McConnell and Obama: Taxing Friendship
On Meet the Press, Senate Minority Leader Mitch McConnell (R-KY) said he was optimistic that the GOP will come to a deal with President Obama on taxes. While McConnell wouldn’t divulge any of the details of what the deal might look like, he said that in the last two weeks he’s had more conversations with Obama than in the last two years. A teaser: There’s now bipartisan opposition to raising taxes on anybody.
Gingrich on WikiLeaks: Administration Shallow and Amateurish
Nothing gets Newt Gingrich’s blood boiling more than WikiLeaks. On Fox News Sunday, Gingrich said that WikiLeaks founder Julian Assange is engaged in warfare and terrorism and should be tried as an enemy combatant. He went on to blast the Obama administration for having a “shallow” and “amateurish” approach to national security that is endangering Americans.
Rangel: Censure Was Politically Motivated
While Charlie Rangel has had a few days to think about his symbolic shaming, he still believes that both Democrats and Republicans knew his actions did not merit the level of punishment he received.
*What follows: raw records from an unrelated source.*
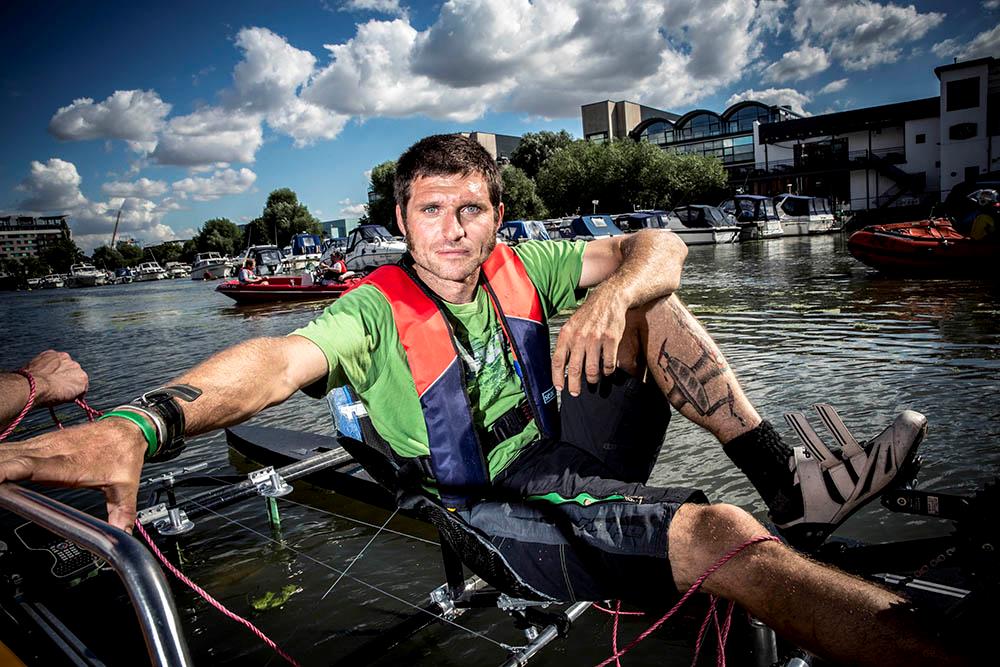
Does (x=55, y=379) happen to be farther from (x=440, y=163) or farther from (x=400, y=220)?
(x=440, y=163)

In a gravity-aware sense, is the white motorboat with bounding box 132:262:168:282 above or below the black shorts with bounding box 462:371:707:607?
above

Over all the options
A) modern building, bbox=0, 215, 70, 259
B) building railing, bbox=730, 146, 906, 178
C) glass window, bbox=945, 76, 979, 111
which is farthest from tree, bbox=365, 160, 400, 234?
modern building, bbox=0, 215, 70, 259

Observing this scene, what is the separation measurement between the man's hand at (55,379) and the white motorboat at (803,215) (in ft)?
132

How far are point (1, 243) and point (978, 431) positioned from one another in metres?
214

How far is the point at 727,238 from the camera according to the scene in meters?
34.8

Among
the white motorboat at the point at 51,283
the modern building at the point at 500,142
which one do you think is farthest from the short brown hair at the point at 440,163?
the white motorboat at the point at 51,283

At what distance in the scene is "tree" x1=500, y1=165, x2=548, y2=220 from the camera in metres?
57.6

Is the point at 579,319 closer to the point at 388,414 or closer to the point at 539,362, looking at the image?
the point at 539,362

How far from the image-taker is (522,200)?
57.8m

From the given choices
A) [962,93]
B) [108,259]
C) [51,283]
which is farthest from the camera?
[108,259]

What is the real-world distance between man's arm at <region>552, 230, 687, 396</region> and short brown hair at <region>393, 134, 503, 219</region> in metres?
0.60

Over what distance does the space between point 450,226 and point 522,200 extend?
187 feet

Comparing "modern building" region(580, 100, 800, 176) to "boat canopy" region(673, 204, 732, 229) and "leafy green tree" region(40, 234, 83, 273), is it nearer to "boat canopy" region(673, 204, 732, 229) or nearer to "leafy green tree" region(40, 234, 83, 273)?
"boat canopy" region(673, 204, 732, 229)

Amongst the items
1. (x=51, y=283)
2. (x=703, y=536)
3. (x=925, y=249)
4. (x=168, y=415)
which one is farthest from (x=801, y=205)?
(x=51, y=283)
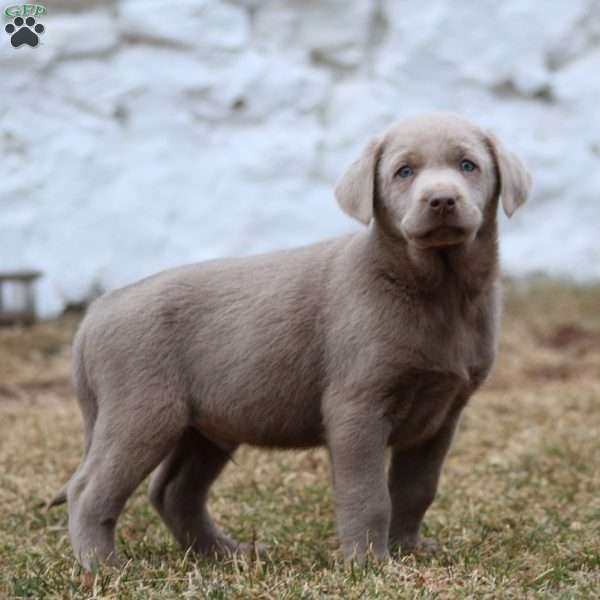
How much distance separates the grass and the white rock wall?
7.99 feet

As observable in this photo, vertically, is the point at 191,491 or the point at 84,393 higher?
the point at 84,393

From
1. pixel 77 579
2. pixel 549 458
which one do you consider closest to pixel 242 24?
pixel 549 458

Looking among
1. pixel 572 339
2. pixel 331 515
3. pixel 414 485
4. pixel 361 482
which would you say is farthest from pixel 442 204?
pixel 572 339

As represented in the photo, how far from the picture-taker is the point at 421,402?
13.1 feet

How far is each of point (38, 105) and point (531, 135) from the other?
4.68 m

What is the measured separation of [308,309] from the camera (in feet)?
13.5

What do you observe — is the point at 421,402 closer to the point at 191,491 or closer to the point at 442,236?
the point at 442,236

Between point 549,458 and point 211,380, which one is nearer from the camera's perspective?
point 211,380

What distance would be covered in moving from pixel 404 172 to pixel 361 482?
1011 millimetres

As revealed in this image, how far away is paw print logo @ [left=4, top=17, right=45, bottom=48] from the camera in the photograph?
23.8 ft

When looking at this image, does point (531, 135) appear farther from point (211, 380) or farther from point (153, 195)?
point (211, 380)
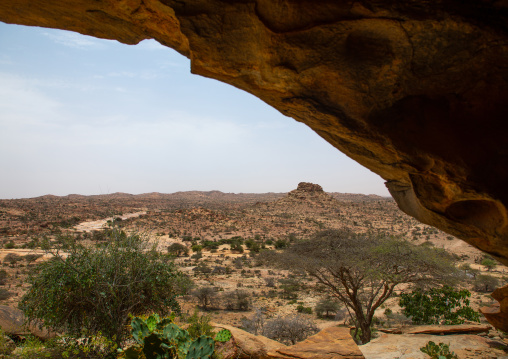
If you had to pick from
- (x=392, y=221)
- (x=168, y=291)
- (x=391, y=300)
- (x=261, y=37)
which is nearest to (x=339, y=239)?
(x=391, y=300)

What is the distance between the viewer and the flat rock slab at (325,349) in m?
6.31

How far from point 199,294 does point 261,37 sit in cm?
1533

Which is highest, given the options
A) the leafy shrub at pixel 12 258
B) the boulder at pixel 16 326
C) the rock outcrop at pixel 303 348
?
the rock outcrop at pixel 303 348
In his first interview after being formally censured by the House last week for ethics violations, Rangel told State of the Union that it wasn’t necessarily his actions, but instead the political climate that influenced the vote. "Especially at a time when the reputation of the Congress is at an all-time low,” he said, “We just had a real combative election, and if you do anything to look like you're going easy on anybody in Washington, I can understand that feeling back home.”
Time Editor: Assange a Zealot and Anarchist, But Not Criminal
Time magazine Managing Editor Richard Stengel told Howard Kurtz on Reliable Sources that his job is to “publish and be damned” and that’s exactly what happened with their interview with Julian Assange—in which he admitted the WikiLeaks founder doesn’t “entirely make sense.” Stengel said that while Assange did harm national security, the real criminal, if there is one, is the alleged document leaker Bradley Manning.
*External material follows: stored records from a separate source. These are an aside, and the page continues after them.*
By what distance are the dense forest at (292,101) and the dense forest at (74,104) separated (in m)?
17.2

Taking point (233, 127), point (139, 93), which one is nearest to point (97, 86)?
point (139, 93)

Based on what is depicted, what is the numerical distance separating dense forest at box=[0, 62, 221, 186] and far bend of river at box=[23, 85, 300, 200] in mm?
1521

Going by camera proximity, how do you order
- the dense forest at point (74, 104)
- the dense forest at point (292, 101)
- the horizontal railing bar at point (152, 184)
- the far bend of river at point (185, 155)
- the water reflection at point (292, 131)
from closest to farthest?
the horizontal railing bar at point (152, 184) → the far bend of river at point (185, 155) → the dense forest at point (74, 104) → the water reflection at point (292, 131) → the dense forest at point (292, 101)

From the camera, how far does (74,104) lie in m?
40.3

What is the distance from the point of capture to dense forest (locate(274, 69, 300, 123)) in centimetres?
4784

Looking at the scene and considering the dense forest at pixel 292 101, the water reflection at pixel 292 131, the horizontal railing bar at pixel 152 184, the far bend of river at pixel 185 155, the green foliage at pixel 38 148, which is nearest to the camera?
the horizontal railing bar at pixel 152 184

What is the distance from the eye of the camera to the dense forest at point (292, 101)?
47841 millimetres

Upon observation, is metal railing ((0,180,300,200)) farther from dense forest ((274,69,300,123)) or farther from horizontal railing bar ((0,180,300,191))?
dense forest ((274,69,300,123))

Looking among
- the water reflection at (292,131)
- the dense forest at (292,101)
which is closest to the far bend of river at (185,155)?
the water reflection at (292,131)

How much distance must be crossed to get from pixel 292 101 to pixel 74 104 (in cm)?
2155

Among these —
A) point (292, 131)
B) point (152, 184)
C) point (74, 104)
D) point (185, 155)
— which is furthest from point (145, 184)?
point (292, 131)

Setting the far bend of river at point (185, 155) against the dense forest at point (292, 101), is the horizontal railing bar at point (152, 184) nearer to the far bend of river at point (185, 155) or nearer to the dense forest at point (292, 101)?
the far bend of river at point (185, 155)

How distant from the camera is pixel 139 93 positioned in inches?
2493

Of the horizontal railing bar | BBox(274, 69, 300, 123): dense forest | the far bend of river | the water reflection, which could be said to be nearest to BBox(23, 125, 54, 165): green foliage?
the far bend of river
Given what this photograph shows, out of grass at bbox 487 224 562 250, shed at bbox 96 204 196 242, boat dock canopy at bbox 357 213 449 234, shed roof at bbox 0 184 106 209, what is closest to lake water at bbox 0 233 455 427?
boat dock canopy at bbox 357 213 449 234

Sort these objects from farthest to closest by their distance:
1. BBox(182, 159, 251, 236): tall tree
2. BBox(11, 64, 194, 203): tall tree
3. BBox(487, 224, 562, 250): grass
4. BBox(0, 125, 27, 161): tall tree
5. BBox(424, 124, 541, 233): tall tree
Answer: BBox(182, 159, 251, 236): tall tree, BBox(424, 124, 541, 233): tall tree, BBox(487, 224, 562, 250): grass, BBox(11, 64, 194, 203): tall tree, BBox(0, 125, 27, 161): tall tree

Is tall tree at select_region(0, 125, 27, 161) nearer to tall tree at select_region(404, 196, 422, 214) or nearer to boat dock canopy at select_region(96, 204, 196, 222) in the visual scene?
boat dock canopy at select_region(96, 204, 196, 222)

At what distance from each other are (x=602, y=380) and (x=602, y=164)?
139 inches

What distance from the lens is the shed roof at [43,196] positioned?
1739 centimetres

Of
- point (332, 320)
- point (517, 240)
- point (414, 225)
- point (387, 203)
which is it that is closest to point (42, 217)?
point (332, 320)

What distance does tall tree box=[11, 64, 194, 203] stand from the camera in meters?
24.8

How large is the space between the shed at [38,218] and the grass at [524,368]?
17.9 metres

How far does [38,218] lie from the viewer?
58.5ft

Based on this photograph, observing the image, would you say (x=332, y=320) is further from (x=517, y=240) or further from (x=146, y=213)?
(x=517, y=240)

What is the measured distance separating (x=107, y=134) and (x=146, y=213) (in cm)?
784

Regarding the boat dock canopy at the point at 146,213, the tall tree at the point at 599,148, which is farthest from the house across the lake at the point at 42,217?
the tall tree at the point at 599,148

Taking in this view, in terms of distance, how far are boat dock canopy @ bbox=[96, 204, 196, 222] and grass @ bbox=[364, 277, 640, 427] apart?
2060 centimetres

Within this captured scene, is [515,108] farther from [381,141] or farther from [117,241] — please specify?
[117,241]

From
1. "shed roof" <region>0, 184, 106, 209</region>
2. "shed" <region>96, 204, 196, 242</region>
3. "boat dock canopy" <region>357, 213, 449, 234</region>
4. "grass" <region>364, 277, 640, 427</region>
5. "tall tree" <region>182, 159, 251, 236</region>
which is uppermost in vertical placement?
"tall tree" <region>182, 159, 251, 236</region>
Minority Whip: Don’t Say Tax Cuts!
On Face the Nation, host Bob Schieffer sat down with Senate Majority Whip Dick Durbin and Minority Whip Jon Kyl to talk tax cuts. Kyl was visibly irritated at the phrase “tax cuts” preferring a term that doesn’t exactly roll off your tongue: “Extending for a period of time the rates that have been in existence for the last decade.” Both Durbin and Kyl agreed that the Senate is moving in the direction of a compromise.
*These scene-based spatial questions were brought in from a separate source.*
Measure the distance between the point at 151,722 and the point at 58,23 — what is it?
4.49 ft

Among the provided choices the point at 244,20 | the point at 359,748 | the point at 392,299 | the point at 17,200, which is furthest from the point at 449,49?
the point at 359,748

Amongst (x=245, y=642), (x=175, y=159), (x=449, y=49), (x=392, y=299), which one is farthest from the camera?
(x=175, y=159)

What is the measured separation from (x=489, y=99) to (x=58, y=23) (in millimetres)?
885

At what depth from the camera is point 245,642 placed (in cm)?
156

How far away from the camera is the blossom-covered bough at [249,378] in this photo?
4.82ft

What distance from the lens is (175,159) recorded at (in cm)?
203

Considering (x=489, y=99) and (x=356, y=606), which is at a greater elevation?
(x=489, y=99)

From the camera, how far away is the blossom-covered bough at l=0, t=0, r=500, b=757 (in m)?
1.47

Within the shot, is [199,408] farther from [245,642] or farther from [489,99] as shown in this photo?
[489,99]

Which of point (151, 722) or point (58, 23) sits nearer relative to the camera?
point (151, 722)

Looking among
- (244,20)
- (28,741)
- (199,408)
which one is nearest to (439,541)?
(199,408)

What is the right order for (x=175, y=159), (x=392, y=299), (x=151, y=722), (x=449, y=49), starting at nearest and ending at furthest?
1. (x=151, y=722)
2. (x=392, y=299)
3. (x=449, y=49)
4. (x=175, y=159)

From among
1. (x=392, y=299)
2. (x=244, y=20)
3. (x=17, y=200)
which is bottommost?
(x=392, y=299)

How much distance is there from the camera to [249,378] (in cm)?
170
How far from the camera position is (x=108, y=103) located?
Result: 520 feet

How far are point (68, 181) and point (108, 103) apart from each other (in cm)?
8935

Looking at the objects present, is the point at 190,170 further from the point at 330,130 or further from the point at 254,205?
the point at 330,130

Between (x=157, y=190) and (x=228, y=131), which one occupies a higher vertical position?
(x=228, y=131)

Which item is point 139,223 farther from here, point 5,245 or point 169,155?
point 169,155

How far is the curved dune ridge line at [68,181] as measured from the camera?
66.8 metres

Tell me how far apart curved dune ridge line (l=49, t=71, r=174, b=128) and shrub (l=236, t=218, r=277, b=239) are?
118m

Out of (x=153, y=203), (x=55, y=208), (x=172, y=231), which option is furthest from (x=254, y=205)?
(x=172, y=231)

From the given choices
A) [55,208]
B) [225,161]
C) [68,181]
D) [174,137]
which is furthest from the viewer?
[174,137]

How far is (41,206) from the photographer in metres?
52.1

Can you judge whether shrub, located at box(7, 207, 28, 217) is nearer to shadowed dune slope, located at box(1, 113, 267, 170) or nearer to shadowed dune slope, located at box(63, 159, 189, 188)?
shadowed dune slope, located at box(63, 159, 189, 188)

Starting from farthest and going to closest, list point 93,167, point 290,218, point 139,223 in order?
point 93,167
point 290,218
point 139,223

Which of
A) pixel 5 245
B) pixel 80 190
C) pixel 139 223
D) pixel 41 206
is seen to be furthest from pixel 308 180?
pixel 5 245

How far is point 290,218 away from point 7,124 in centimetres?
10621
Is The New York Times Culpable?
Is there a distinction between what WikiLeaks did and what The New York Times did? On Reliable Sources, The Daily Beast’s Howard Kurtz posed this question to Torie Clarke, who served as the Pentagon spokeswoman under the Bush administration from 2001 to 2003. She said the while she does understand the obligation of some news organizations to publish the information—because if they didn’t publish, others would have—Julian Assange is still “calling the shots.”